— What to do —
• A. From the intrusion detection passage below, list every variable that must be converted from text to numerical values.
• B. Answer these from the intrusion detection passage below, one answer per line, marked the same way:
(i) Which dataset was used for training the model?
(ii) What two layers make up the radial basis function network?
(iii) With how many digits are the attack classes mapped?

— Provided passage —
------------------------------

The majority of tools available today refer to the misuse detection model, meaning that administrators need to regularly update vulnerabilities database. Instead, commercial tools available for anomaly detection have limitations in detecting real intrusions, and Neural The network is an efficient way to improve the performance of these IDS systems. Applying the Neural Network approach to Intrusion Detection, we first have to expose NN to normal data and to attacks to automatically adjust coefficients of the NN during the training phase. Performance tests are then conducted with real network traffic and attacks.


3 Employed classification techniques

In this section, we briefly review the data mining techniques that are employed in our models to evaluate performances and make comparisons.

Feedforward Neural Network – They consist of a series of layers. The first layer has a connection from the network input. Each subsequent layer has a connection from the previous layer. The final layer produces the network’s output. A feedforward network with enough neurons in the hidden layers can fit any finite input-output mapping problem.

Radial basis function – Similarly to the previous one, they consist of two layers. A hidden radial basis layer and an output linear layer. The transfer function is described by a radial basis function with its maximum to 1 when the input is 0.

Clustering Technique – Clustering data is an excellent application for neural networks. This process involves grouping data by similarity. Self-organizing maps algorithm is a unique method in that it combines the goals of the projection and clustering algorithms. It can be used at the same time to visualize the clusters in a dataset and to present the set on a two-dimensional map.


4 Methodology

Let us focus on the implementation of the model. The IDS system proposed in this work is the result of several key activities depicted in figure 1.

key_activities

1. Dataset – The dataset used for training the model is known as NSL-KDD, which is provided by DARPA2. It is a refined version of its predecessor and it has been widely used for simulating and testing the IDS systems. A second database containing new attack patterns has been used for testing. For more details about the datasets, please refer to section 5.1 under Experiments and Results. Each record is described by 42 attributes unfolding different features of the flow and a label assigned to each either as an attack-type or as normal.

2. Pre-processing – To facilitate the analysis, the whole dataset has been split by two. On one side the input matrix with the 41 attributes that characterize the connection; on the other hand the target matrix which contains only the labels.

3. Codification – A neural network works best only on numerical data, which requires conversion of the textual data in the dataset to a numerical value. For this reason the variables ’protocol type’, ’service’, ’flag’, and ’label’ (from the input and target matrix) need to be converted into numerical values. To do the required conversion, a slight Matlab program has been developed in order to map the text into numbers. The next table shows how we mapped variables into numerical attributes. The attack classes are mapped with 5 digits and constitute the output value. The other attributes are simply mapped with numerical values in a range from 1 to 81.

------------------------------

— Dataset content —
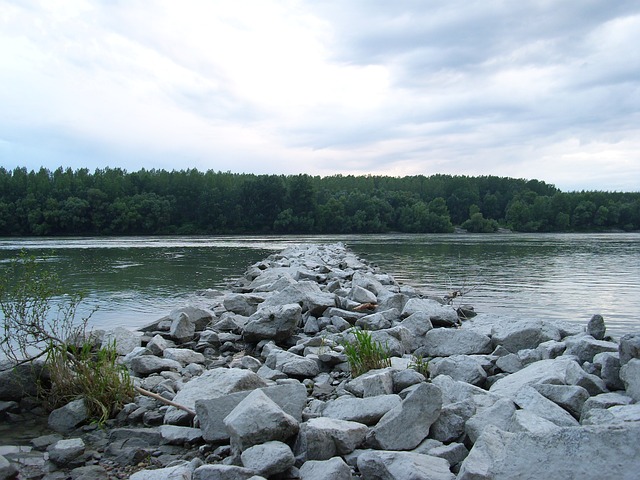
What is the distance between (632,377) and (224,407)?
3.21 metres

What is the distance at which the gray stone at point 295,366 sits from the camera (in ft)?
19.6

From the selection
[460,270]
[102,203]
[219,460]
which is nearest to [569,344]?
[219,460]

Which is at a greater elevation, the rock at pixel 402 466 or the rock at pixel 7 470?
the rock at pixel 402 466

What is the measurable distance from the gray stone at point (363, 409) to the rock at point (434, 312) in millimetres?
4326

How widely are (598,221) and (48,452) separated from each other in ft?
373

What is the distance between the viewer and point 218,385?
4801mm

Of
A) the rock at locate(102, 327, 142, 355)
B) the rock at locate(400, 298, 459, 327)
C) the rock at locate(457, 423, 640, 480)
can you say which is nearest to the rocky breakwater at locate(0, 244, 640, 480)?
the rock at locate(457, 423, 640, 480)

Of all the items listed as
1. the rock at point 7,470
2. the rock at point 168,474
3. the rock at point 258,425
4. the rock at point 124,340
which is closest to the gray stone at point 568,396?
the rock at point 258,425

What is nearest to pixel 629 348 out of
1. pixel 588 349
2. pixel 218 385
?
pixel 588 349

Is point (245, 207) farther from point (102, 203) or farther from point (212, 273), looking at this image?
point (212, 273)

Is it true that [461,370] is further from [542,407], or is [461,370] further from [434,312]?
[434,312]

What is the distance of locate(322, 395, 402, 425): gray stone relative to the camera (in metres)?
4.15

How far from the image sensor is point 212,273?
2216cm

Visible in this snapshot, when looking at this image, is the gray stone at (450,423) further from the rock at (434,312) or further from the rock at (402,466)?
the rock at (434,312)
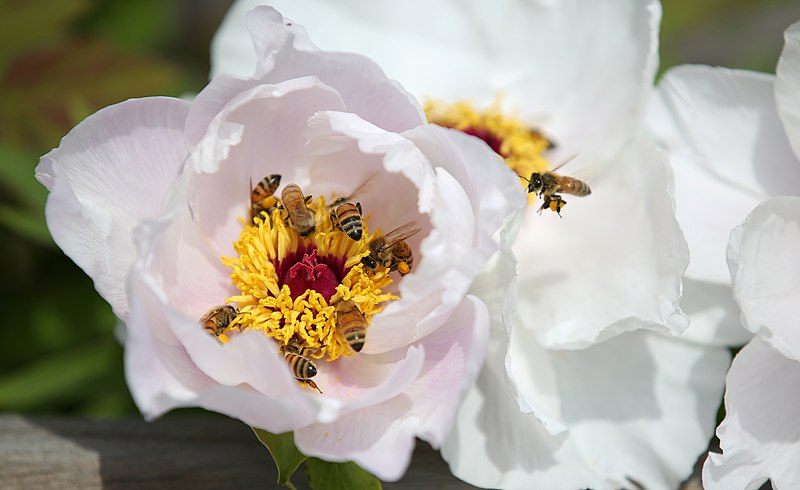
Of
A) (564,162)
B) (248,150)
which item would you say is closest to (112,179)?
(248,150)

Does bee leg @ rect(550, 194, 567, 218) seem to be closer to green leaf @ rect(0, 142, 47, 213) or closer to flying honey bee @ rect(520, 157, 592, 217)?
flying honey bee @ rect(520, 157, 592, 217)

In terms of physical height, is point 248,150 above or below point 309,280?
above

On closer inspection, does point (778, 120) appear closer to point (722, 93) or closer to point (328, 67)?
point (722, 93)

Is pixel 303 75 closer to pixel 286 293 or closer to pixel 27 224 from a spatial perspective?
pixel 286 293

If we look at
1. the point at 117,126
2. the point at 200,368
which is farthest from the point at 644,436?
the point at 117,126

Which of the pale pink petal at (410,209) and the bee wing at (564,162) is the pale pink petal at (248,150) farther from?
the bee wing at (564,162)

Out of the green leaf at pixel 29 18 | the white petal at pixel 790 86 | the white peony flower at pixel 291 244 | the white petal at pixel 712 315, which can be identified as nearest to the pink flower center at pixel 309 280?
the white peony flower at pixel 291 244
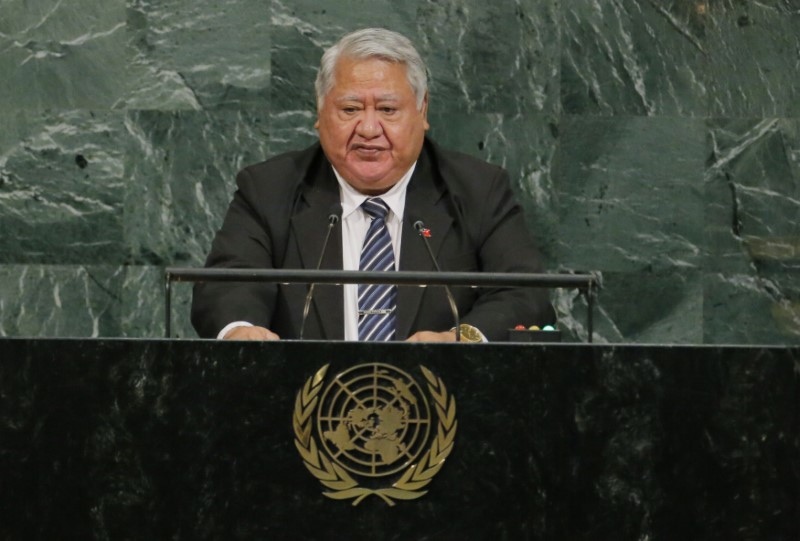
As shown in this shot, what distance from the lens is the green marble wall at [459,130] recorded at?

------------------------------

— Solutions to the exercise —
• A. 'protocol type', 'service', 'flag', 'label'

• B.
(i) NSL-KDD
(ii) A hidden radial basis layer and an output linear layer
(iii) 5 digits